“Democracy,” said the great Baltimore journalist H.L. Mencken, “is the theory that the common people know what they want, and deserve to get it good and hard.”
So the people of the United States have decided they want four more years of President Barack Obama in the White House. And that is what they are going to get.
We congratulate the president on his victory over Mitt Romney and, for the sake of our country, we wish him success. But based on the first four years of his administration, there is reason to doubt he is up to the task.
Obama has spent much of the last four years blaming his predecessor, President George W. Bush, for the nation’s economic woes. Obama may have inherited a country toppling into recession.
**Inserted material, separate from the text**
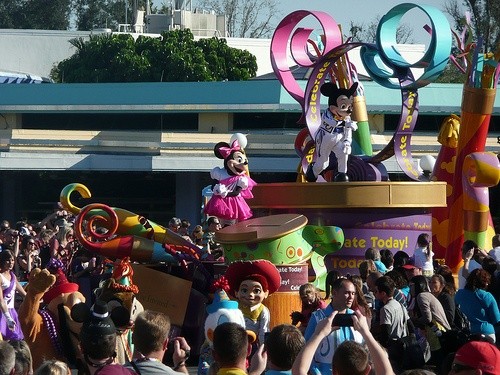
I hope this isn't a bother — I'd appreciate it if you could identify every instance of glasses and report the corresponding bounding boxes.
[451,362,476,374]
[212,223,219,225]
[409,282,415,286]
[28,242,35,245]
But his own mismanagement has prolonged the malaise. As the Wall Street Journal’s James Taranto notes, there’s no one left for Obama to blame but himself.
We are $6 trillion deeper in debt than when Obama took office, with little to show for the expense. Unemployment continues to hover around 8 percent, higher still if one accounts for those who have given up looking for work. Under Obama’s stimulus plan, the jobless rate was supposed to be approaching 5 percent by now.
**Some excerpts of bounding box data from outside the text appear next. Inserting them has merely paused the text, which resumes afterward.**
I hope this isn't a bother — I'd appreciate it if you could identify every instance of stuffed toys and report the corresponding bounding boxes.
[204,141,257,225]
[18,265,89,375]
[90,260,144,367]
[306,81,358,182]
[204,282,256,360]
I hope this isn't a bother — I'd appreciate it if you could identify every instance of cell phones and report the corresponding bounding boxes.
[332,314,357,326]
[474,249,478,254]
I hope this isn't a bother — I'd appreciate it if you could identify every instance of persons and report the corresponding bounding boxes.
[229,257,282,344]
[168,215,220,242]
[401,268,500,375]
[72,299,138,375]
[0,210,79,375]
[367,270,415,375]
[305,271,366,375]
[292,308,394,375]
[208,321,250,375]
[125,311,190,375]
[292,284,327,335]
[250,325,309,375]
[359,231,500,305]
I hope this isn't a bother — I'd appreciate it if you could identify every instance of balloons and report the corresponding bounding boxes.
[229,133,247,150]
Businesses can cope with hard times, but they cannot handle uncertainty. Faced with confusion in tax policy and runaway regulation, they will sit on their money — it’s the least risky option.
The lack of clear direction from Washington over the last four years has left our business community fearful and uncertain. Business leaders have been afraid to take the risks needed to expand their companies, launch new ventures and create new jobs.
When Obama cannot persuade Congress to enact his policies on the environment, energy and other matters, he unleashes his regulatory agencies. Americans can expect more job-killing edicts coming from the Environmental Protection Agency and other unelected bureaucracies.